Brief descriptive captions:

⁂

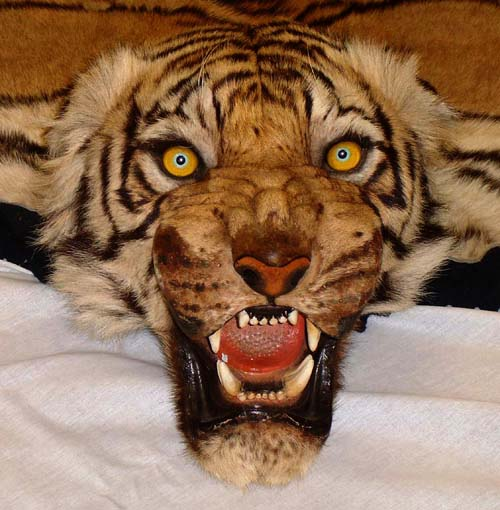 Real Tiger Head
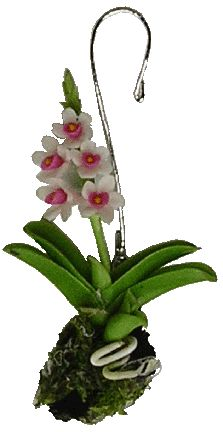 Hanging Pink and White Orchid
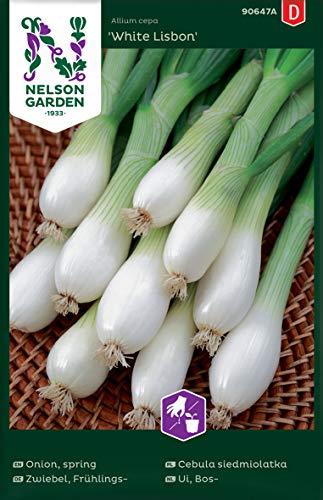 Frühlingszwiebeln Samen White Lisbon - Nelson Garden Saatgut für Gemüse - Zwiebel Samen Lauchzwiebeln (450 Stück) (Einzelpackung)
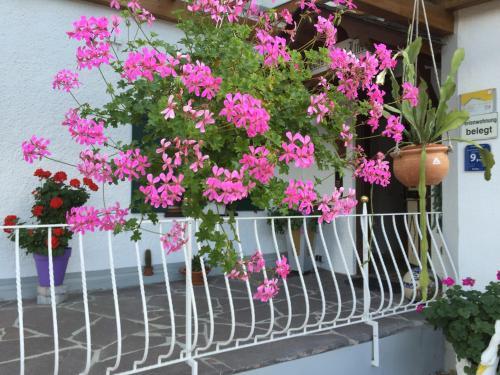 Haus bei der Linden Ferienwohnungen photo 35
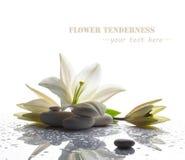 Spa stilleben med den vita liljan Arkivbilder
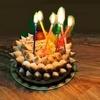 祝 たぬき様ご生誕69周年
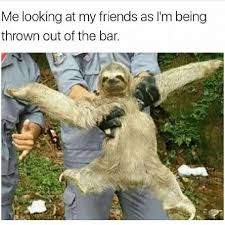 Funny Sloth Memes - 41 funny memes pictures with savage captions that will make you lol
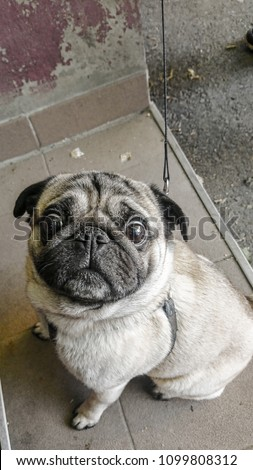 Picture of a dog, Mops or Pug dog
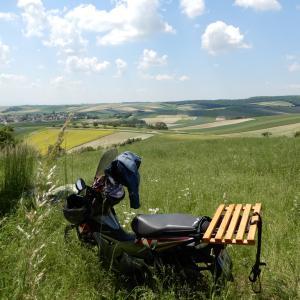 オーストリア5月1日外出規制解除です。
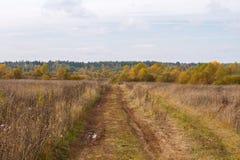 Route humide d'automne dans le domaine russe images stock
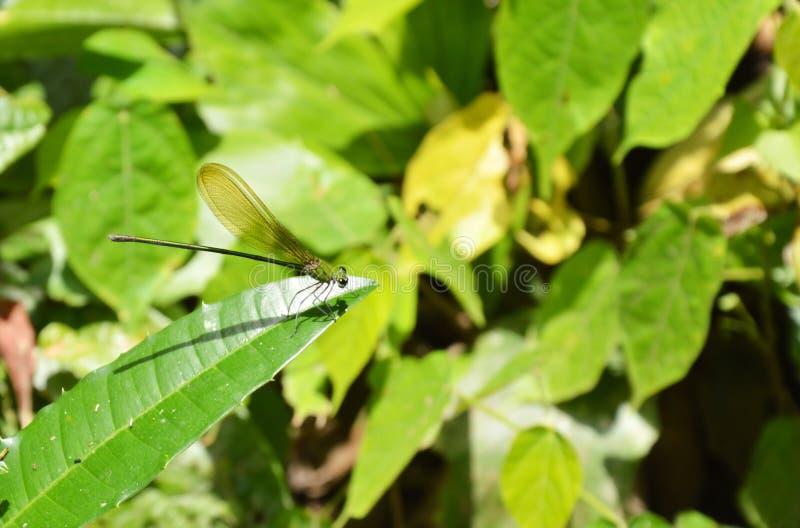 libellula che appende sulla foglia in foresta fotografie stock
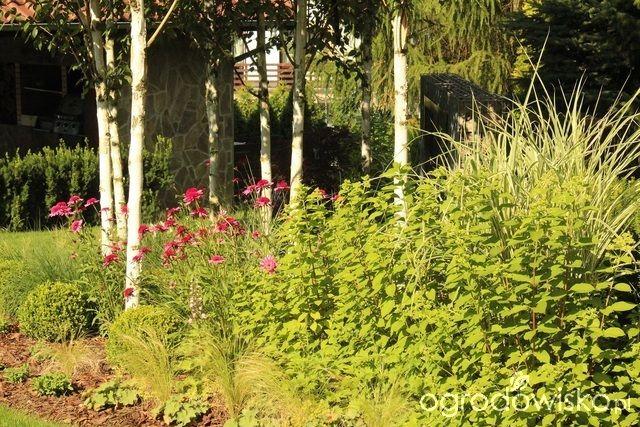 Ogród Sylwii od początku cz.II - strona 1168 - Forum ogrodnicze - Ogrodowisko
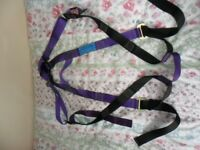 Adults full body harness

⁂

For each record above, write out every line exactly and skip the pictures.

* RESULT OF THIS EXERCISE *
 Real Tiger Head
 Hanging Pink and White Orchid
 Frühlingszwiebeln Samen White Lisbon - Nelson Garden Saatgut für Gemüse - Zwiebel Samen Lauchzwiebeln (450 Stück) (Einzelpackung)
 Haus bei der Linden Ferienwohnungen photo 35
 Spa stilleben med den vita liljan Arkivbilder
 祝 たぬき様ご生誕69周年
 Funny Sloth Memes - 41 funny memes pictures with savage captions that will make you lol
 Picture of a dog, Mops or Pug dog
 オーストリア5月1日外出規制解除です。
 Route humide d'automne dans le domaine russe images stock
 libellula che appende sulla foglia in foresta fotografie stock
 Ogród Sylwii od początku cz.II - strona 1168 - Forum ogrodnicze - Ogrodowisko
 Adults full body harness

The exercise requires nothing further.